= 2024 Seanad by-election =

By-election to the 26th Seanad

A by-election was due to be held for a vacancy in Seanad Éireann on Monday, 29 April 2024. The vacancy was caused by the resignation for health reasons of Sinn Féin's Niall Ó Donnghaile from the Administrative Panel on 22 January 2024. At the close of nominations on 22 March 2024, only one candidate had been nominated, and Mal O'Hara of the Green Party was deemed elected unopposed.

==Election system==
When a vacancy occurs in the vocational panels, the electorate in by-elections consists of Oireachtas members only. For this election, it consisted of 160 TDs and 58 senators. To be nominated, a candidate must have the signature of nine members of the Oireachtas. Nominations closed on 22 March 2024 at 12 noon. Ballot papers were issued on 15 April 2024 and the polls closed at 11 a.m. on 29 April 2024.

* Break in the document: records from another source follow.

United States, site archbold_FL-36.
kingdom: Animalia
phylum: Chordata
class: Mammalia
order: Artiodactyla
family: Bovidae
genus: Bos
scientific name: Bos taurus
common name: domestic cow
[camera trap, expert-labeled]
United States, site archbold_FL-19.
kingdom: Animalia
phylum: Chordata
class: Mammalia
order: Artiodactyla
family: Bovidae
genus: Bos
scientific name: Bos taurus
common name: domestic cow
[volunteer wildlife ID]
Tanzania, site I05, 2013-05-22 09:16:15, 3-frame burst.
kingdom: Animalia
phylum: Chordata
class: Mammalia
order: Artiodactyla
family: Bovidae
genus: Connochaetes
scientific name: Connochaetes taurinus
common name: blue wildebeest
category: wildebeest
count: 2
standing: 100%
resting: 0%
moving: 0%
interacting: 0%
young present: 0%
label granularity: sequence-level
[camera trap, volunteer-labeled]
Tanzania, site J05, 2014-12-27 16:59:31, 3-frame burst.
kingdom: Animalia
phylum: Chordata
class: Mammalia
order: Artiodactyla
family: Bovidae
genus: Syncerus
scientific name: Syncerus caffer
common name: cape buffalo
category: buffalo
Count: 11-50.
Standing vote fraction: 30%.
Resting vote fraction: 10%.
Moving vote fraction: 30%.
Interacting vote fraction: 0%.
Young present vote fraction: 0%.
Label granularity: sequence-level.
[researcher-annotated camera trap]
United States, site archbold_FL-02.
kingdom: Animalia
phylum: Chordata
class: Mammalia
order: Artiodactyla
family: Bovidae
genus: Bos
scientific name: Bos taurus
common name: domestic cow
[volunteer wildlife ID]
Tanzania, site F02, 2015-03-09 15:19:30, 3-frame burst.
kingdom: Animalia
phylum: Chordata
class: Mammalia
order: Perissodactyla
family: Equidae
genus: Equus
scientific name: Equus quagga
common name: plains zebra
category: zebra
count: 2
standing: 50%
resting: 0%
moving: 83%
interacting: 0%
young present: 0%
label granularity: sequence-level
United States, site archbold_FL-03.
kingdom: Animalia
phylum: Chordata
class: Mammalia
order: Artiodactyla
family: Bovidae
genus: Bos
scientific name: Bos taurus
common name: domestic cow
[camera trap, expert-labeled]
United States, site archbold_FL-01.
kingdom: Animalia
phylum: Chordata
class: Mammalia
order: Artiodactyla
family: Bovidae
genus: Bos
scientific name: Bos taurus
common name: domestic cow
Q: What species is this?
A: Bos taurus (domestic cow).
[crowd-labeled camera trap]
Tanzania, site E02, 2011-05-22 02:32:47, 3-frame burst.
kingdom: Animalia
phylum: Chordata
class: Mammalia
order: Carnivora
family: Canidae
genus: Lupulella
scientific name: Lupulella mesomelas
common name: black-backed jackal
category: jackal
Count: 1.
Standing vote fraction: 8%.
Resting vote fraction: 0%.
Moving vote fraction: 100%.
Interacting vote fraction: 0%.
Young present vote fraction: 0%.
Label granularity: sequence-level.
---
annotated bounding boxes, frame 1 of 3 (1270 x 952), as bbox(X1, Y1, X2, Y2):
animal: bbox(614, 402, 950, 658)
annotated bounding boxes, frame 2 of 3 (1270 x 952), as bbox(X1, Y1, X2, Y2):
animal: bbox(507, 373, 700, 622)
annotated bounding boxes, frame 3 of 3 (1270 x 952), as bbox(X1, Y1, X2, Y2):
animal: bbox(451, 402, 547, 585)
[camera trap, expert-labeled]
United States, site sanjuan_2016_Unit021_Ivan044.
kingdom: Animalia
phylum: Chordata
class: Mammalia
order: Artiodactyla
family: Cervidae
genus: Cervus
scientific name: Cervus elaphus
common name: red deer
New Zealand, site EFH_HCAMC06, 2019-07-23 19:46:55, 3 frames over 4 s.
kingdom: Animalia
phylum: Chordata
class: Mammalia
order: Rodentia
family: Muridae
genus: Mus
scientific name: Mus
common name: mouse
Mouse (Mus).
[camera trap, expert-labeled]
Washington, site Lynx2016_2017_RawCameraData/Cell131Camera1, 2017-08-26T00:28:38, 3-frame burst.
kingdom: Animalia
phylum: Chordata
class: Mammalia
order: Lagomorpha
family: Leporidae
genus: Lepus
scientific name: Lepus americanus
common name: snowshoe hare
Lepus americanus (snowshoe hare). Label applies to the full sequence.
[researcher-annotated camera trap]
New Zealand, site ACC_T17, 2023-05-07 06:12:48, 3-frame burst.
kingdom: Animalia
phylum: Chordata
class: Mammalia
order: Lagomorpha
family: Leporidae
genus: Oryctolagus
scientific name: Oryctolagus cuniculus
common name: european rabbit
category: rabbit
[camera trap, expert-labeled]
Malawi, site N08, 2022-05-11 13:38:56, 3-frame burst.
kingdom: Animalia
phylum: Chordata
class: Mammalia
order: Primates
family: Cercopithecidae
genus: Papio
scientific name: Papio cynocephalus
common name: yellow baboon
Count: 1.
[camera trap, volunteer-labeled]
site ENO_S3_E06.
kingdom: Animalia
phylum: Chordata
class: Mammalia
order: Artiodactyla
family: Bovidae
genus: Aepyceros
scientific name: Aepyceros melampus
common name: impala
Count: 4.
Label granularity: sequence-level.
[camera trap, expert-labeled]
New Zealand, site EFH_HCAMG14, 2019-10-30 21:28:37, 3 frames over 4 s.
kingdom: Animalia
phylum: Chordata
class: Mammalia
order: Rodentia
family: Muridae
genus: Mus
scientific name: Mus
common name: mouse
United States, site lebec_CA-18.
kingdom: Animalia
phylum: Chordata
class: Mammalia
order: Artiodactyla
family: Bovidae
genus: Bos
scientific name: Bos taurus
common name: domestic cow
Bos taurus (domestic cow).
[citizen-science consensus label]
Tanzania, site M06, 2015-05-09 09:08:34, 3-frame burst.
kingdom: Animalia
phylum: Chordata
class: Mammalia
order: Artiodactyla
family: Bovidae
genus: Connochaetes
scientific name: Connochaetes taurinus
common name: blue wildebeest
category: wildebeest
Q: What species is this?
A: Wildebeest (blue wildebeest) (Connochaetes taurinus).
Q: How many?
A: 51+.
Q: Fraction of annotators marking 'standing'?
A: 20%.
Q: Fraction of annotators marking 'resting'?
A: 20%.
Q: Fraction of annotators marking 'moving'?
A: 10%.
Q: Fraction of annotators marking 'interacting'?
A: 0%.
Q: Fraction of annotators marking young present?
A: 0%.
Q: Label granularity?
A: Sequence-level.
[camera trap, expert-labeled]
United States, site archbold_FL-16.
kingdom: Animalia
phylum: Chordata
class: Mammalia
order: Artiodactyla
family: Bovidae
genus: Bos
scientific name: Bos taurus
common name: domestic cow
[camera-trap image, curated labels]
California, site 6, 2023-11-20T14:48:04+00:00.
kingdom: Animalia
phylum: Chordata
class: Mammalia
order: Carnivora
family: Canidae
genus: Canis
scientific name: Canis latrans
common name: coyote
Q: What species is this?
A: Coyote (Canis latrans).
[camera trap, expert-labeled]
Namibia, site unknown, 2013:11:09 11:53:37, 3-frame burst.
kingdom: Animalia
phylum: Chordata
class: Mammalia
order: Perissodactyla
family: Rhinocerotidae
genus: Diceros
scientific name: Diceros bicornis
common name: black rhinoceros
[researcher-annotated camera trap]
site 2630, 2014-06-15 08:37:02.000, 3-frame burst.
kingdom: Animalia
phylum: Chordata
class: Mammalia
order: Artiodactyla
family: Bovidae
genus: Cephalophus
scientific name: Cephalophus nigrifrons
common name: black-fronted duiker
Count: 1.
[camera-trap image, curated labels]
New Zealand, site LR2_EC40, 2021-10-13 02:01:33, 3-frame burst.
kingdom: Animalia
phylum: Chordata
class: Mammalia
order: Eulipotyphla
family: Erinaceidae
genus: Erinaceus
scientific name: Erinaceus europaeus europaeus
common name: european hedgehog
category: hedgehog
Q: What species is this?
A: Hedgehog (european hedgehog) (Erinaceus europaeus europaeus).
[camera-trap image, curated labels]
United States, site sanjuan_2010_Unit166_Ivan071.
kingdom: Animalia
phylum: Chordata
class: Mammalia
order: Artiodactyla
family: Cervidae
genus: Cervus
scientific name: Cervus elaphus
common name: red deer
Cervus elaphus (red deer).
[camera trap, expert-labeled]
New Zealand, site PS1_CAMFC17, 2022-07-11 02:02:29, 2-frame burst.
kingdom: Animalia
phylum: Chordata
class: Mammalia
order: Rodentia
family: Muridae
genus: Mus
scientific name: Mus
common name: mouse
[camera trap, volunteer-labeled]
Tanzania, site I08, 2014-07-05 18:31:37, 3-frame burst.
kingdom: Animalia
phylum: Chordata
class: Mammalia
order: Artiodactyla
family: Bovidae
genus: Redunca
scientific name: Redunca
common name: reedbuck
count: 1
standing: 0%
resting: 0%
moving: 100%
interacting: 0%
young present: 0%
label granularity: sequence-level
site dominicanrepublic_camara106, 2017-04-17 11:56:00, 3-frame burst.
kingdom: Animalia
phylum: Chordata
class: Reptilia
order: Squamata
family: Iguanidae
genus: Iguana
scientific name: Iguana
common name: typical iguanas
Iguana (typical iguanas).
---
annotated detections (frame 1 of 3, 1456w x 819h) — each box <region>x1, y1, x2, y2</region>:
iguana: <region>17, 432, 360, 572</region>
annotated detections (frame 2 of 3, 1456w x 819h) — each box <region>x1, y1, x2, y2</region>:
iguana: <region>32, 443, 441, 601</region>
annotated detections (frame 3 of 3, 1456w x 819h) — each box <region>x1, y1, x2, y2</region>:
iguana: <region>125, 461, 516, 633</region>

All votes were cast by postal ballot, and counted using the single transferable vote. Under this system, voters can rank candidates in order of their preference, 1 as their first preference, 2 for second preference, and so on. Ballots are initially given a value of 1,000 to allow calculation of the quota (Droop quota) where all ballots are distributed in the case of a surplus.

==Process and dates==
Niall Ó Donnghaile resigned on 22 January 2024, with a notice of the vacancy sent to the Minister for Housing, Local Government and Heritage on 7 March 2024. The minister is required to make a Seanad by-election order within 180 days after receiving a notice of a vacancy. On 8 March 2024, Minister Darragh O'Brien made an order for the by-election which set the following dates:
- 22 March 2024: close of receiving nominations;
- 8 April 2024: ruling on nominations;
- 15 April 2024: issuing of ballot papers;
- 29 April 2024, at 11 a.m.: close of poll.

==Campaign==
Mal O'Hara was announced as the Green Party candidate on 12 March 2024. On 25 March 2024, it was reported that O'Hara would be unopposed as no other individual received the necessary ten nominations from members of the Oireachtas to contest the election. O'Hara took his seat on 8 April 2024.